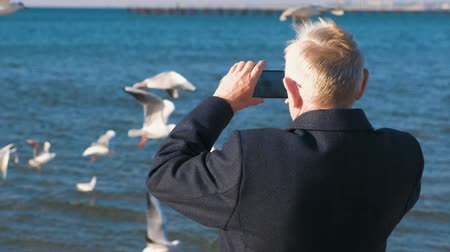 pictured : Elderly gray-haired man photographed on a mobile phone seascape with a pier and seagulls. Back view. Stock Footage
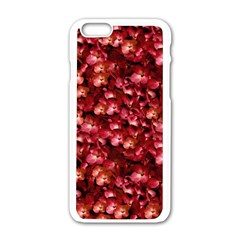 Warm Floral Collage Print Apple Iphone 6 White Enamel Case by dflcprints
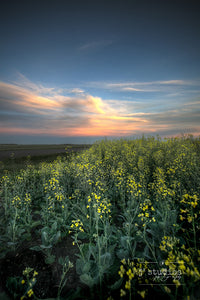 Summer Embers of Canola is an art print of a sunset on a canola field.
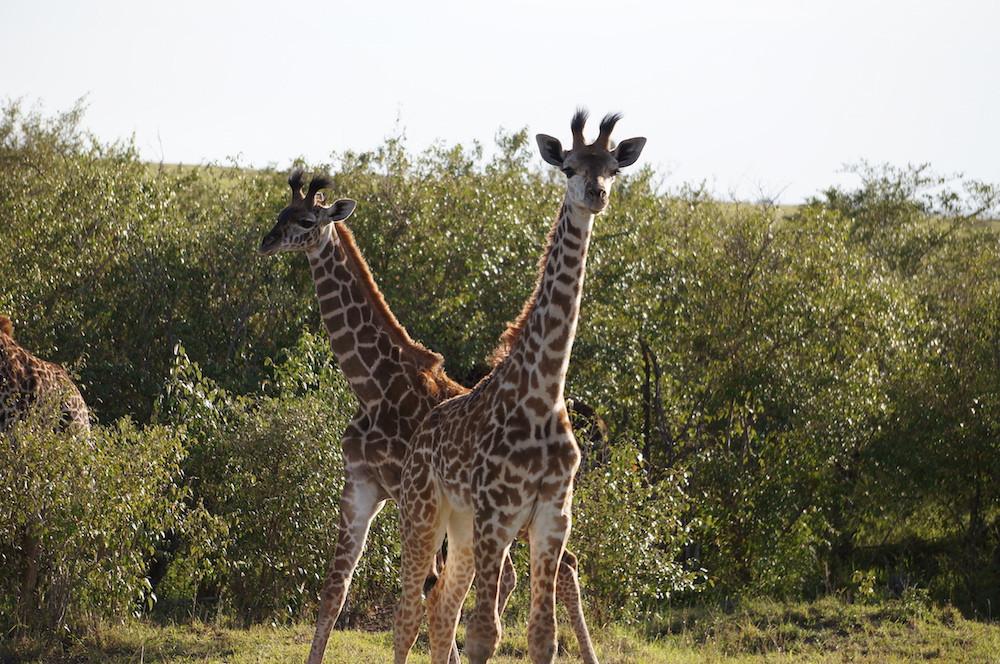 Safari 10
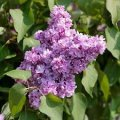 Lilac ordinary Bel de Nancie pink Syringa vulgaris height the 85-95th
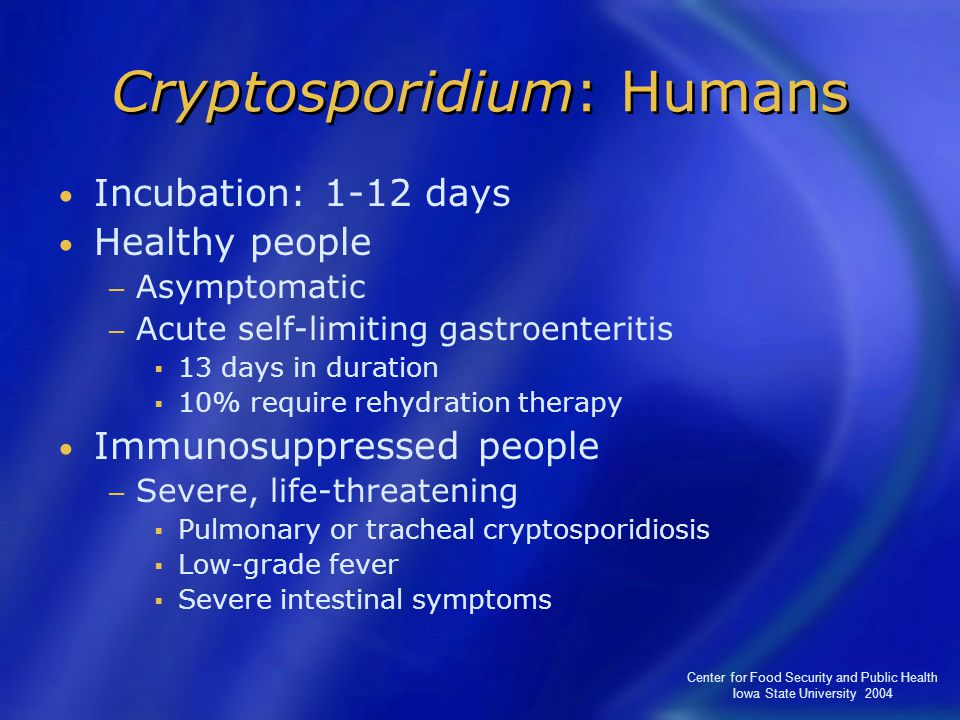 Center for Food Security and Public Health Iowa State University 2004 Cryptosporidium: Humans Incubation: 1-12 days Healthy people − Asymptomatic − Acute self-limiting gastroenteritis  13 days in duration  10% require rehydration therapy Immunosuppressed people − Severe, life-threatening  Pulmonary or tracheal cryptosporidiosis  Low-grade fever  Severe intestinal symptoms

* * * * * * *

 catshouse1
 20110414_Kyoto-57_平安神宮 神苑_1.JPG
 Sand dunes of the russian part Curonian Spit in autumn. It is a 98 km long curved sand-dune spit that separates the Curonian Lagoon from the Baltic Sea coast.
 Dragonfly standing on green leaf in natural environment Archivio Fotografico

* * * * * * *

What is needed = The answer must be the lines above from the one containing "Warm Floral Collage" through the one containing "Center for Food", reproduced exactly, with no pictures and nothing else.

Answer to this task =
 Warm Floral Collage Print Apple Iphone 6 White Enamel Case by dflcprints
 Summer Embers of Canola is an art print of a sunset on a canola field.
 Safari 10
 Lilac ordinary Bel de Nancie pink Syringa vulgaris height the 85-95th
 Center for Food Security and Public Health Iowa State University 2004 Cryptosporidium: Humans Incubation: 1-12 days Healthy people − Asymptomatic − Acute self-limiting gastroenteritis  13 days in duration  10% require rehydration therapy Immunosuppressed people − Severe, life-threatening  Pulmonary or tracheal cryptosporidiosis  Low-grade fever  Severe intestinal symptoms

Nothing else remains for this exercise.